O dualismo de Kant
Apesar de Kant ter feito uma crítica de Descartes ele não penetra na questão corpo e consciência (ou mente como querem muitos), mas naquilo que ele considerou o núcleo do pensamento cartesiano a “representação” das coisas (fenômenos):
“Toda a nossa intuição não é mais do a representação de um fenómeno ; as coisas que nós intuímos não são, em si próprias, como nós as intuímos, nem as relações entre elas são em si próprias tais como nos aparecerem;”
É pelo que ele chama de “coisa” que pode se confundir como o fenômeno, mas trata-se da tese que o ser humano tem uma espécie de software na sua cabeça que interpreta o mundo: o cérebro não é um recipiente para onde são “atirados” os objetos do mundo, ele processa “naturalmente” a cultura do mundo e a vê-lo de certa maneira.
Se vivesse em nosso tempo diria que é uma pintura, e não uma fotografia, e ainda assim diria que as duas são “representações” pois não é possível conceber a realidade objetiva, apenas subjetiva, isto é, na mente do sujeito, então é ainda dualista.
Sua espécie de dualismo, é a oposição entre os conceitos de “intuição derivada”, por um lado, e “intuição originária”, por outro lado, não uma cultura originária, mas intuição.
Já a “intuição derivada” é, segundo Kant, a “intuição sensível” do ser humano; e a “intuição originária” é a “intuição intelectual” que Kant diz que é divina e não cultural.
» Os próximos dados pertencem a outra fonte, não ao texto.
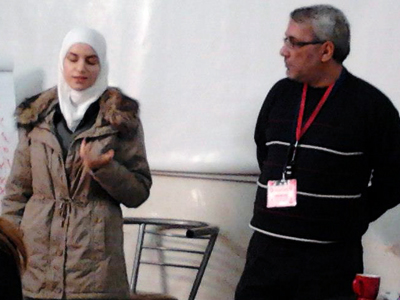 سوريا - دمشق 2013: مهارات التواصل تتحول لمهارات نجاح مع المدرب محمد عزام القاسم 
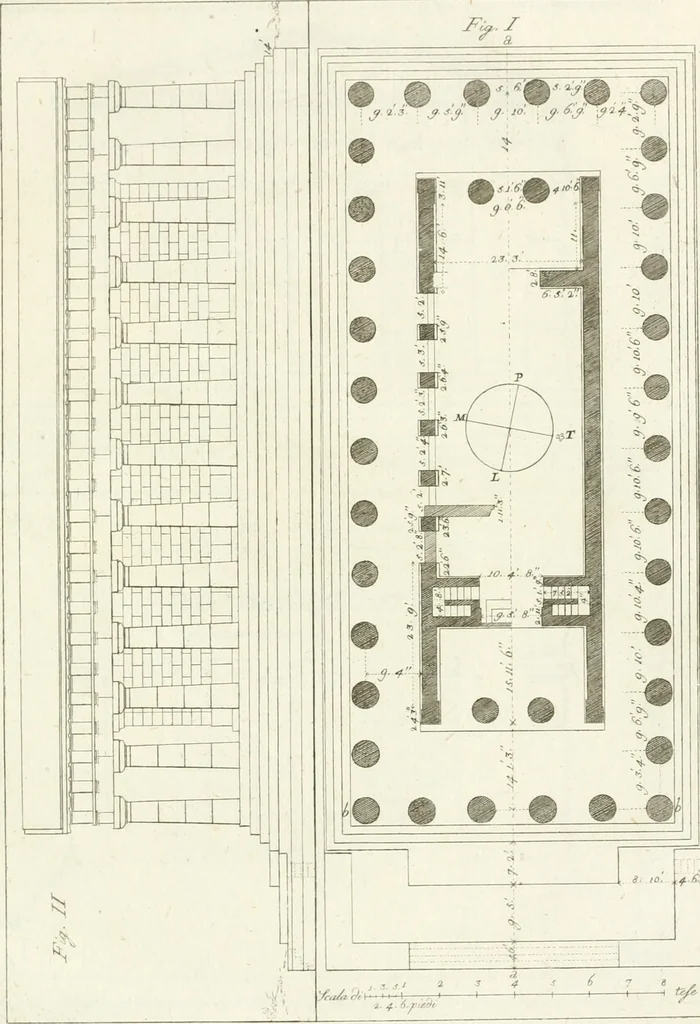 An illustration from Storia delle arti del disegno presso gli antichi, 1783, leaf 698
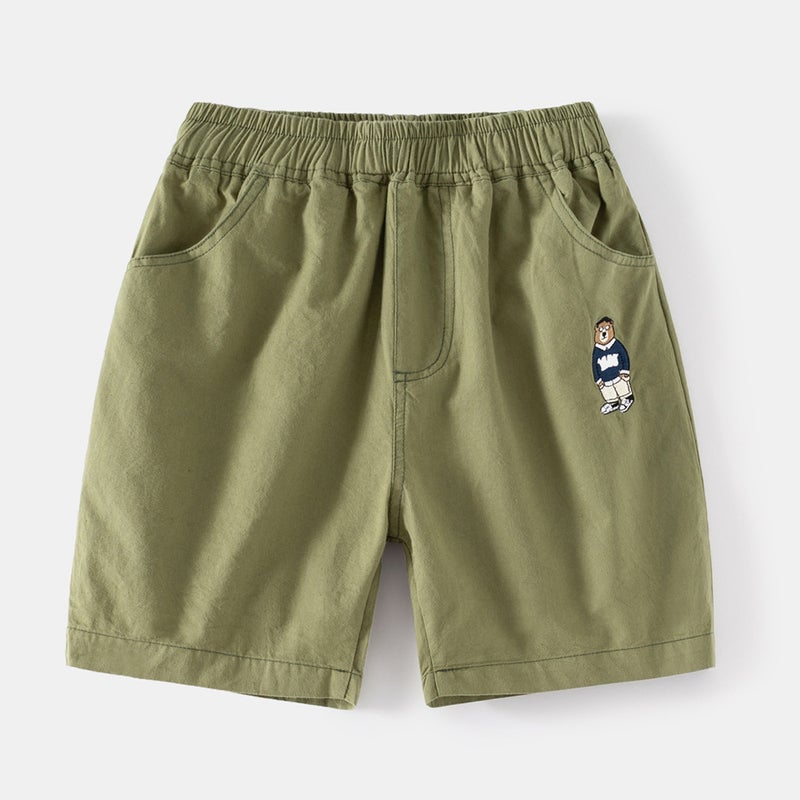 Summer Shorts For Middle And Large Children Summer Clothes For Children And Babies Cartoon Embroidered Casual Shorts - Image 1
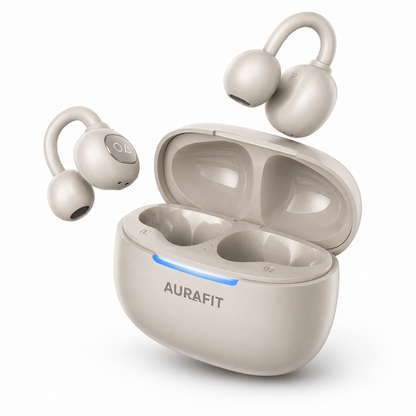 Audífonos Bluetooth AuraFit AuraBuds FW5 Bluetooth 6.0 ENC HiFi con Ganchos Deportivos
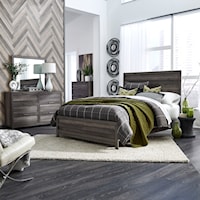 Contemporary 4-Piece King Panel Bed Set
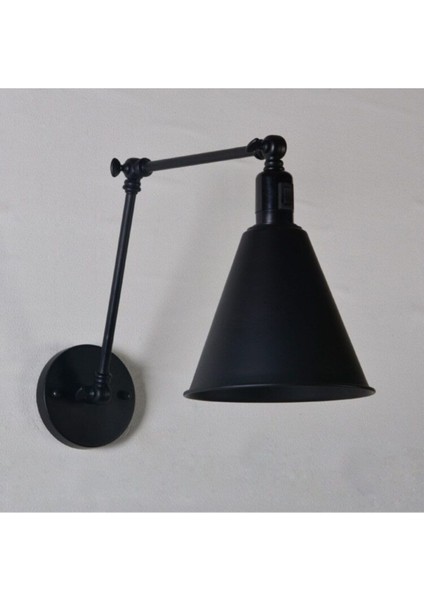 Siyah Retro Metal Dekoratif Mafsallı Akrobatik Duvar Aplik
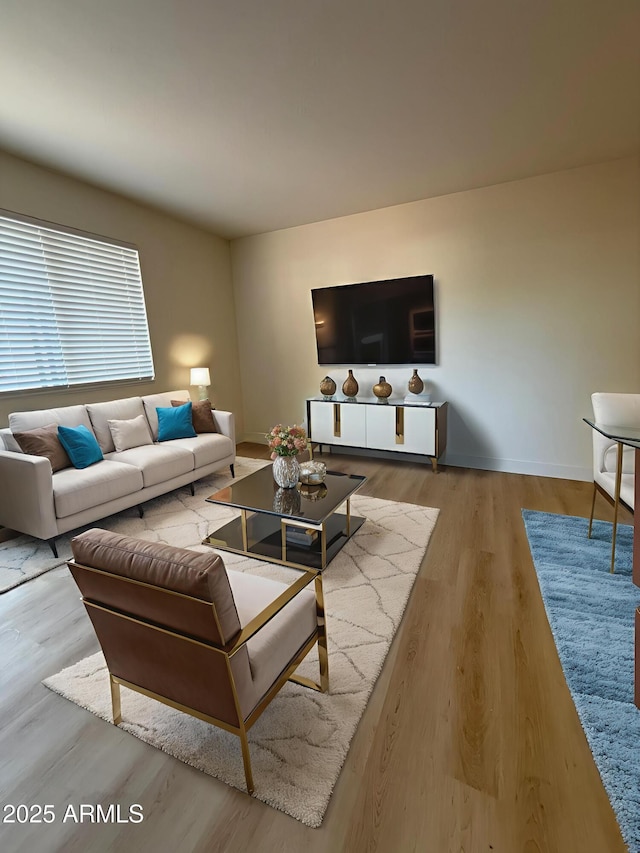 720 S Dobson Rd Unit 95, Mesa, AZ 85202 - living room with wood finished floors and baseboards
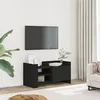 Image de vidaXL Meuble TV noir 80x35x40 cm bois d’ingénierie848368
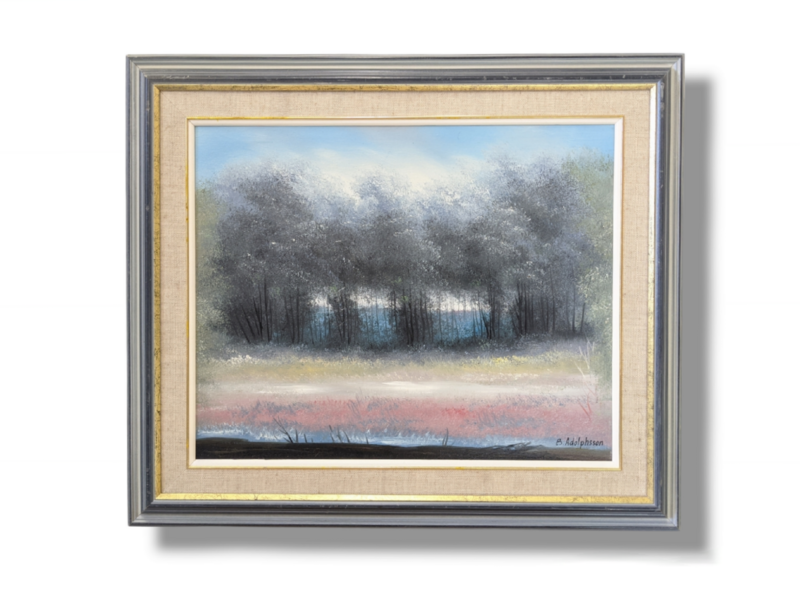 Original Oil Painting of Landscape by B. Adolphsson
Não fiquem felizes os religiosos, embora a maioria entenda isto como “transcendência” e que deu na religiosidade “vaga” dos dias de hoje, aquela que afirma que qualquer intuição é do “Espírito Santo”, sem ter relação com a objetividade, eis o Kant puro.
O grande problema kantiano que refletirá na filosofia, aquela que Marx dizia dos velhos hegelianos, onde o Homem e Deus estão em realidades totalmente separadas e sem alguma possibilidade de interação ontológica, eis o Deus “morto”.
O pensamento kantiano que considero mais essencial é aquele que:
“E se tirássemos do centro o nosso sujeito ou mesmo só a constituição subjetiva da sensibilidade em geral, toda a constituição, todas as relações dos objetos no espaço e no tempo, bem como o espaço e o tempo desapareceriam porque, como fenómenos, não podem existir em si próprios, mas apenas em nós.”
Quando a física moderna descobre que espaço e tempo não são absolutos, o centro de gravidade de Kant fica “balançado” e o a objetividade é questionada pois o sujeito passa a ser parte do fenômeno, então não é só representação, mas parte “ontológica”.